→ EXERCISE
Copy out the lines of text starting with the line containing "Z!GOR – Blue" and going through the line containing "探索八插槽与八插槽系统的性能优势与应用场景", including both of those lines. Leave the pictures out of your copy.

*** DATA RECORDS Section Begins ***

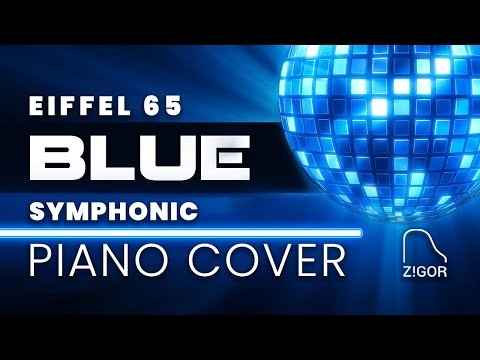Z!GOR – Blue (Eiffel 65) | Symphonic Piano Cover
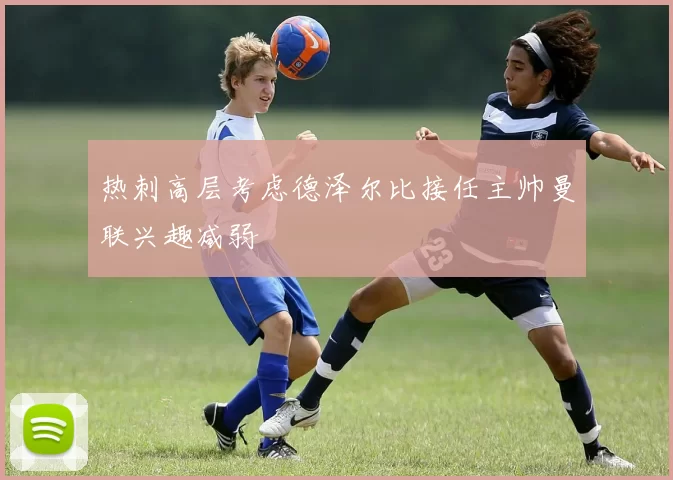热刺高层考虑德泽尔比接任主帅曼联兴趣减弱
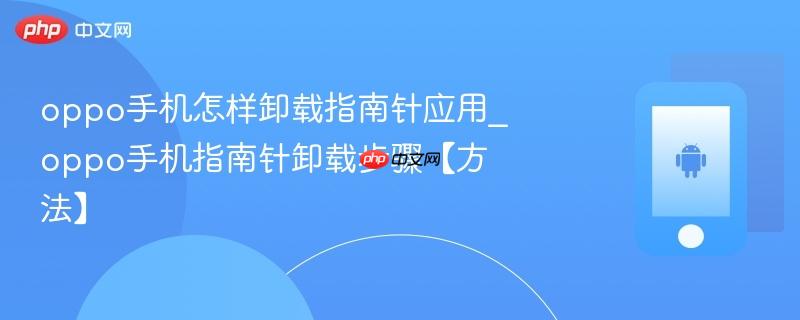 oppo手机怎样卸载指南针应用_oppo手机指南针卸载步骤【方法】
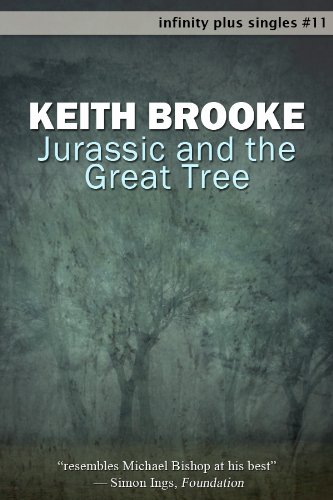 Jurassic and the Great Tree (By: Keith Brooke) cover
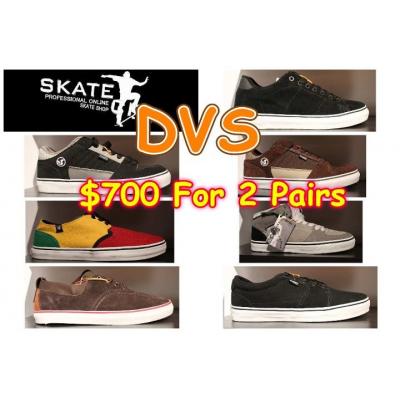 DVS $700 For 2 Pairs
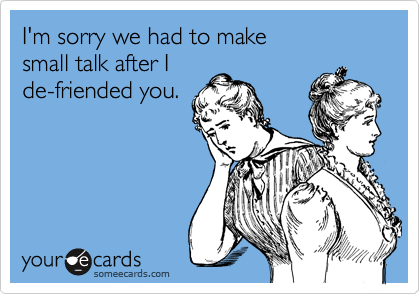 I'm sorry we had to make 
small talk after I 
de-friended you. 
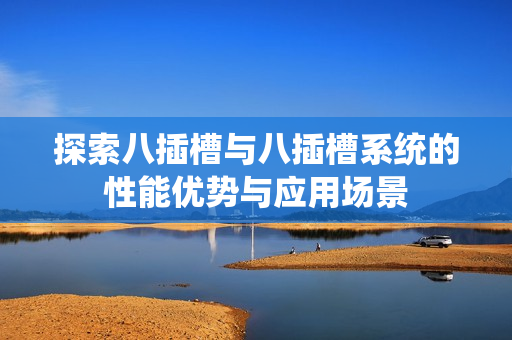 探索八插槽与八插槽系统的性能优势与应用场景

*** DATA RECORDS Section Ends ***
*** DATA RECORDS Section Begins ***

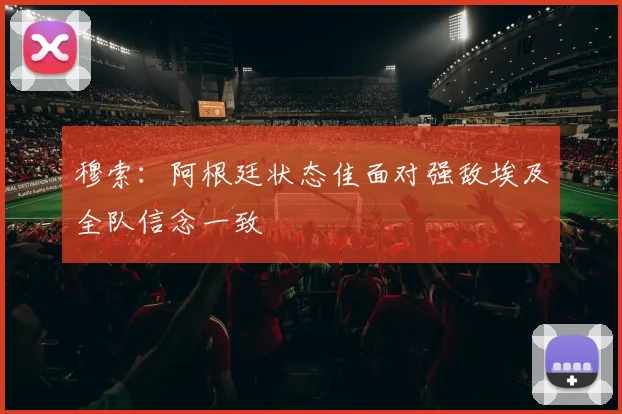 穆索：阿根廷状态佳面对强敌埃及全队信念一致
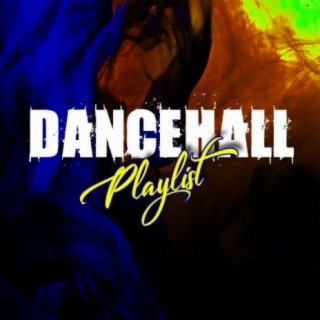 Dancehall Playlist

*** DATA RECORDS Section Ends ***
*** DATA RECORDS Section Begins ***

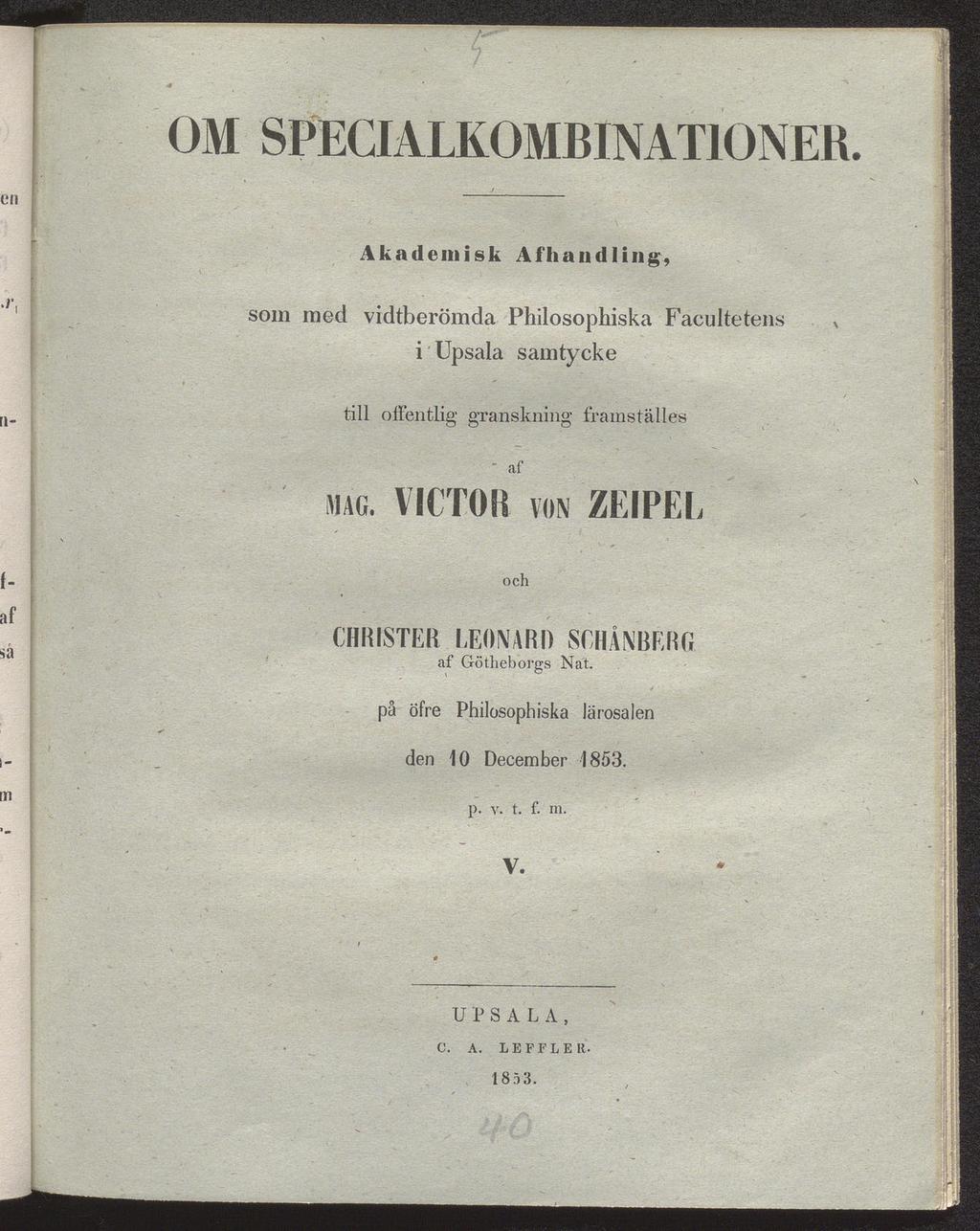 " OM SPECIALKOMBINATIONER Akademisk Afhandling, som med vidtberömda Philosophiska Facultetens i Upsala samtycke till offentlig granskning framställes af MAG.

*** DATA RECORDS Section Ends ***

→ SOLUTION TO THIS EXERCISE
Z!GOR – Blue (Eiffel 65) | Symphonic Piano Cover
热刺高层考虑德泽尔比接任主帅曼联兴趣减弱
 oppo手机怎样卸载指南针应用_oppo手机指南针卸载步骤【方法】
 Jurassic and the Great Tree (By: Keith Brooke) cover
 DVS $700 For 2 Pairs
 I'm sorry we had to make 
small talk after I 
de-friended you. 
 探索八插槽与八插槽系统的性能优势与应用场景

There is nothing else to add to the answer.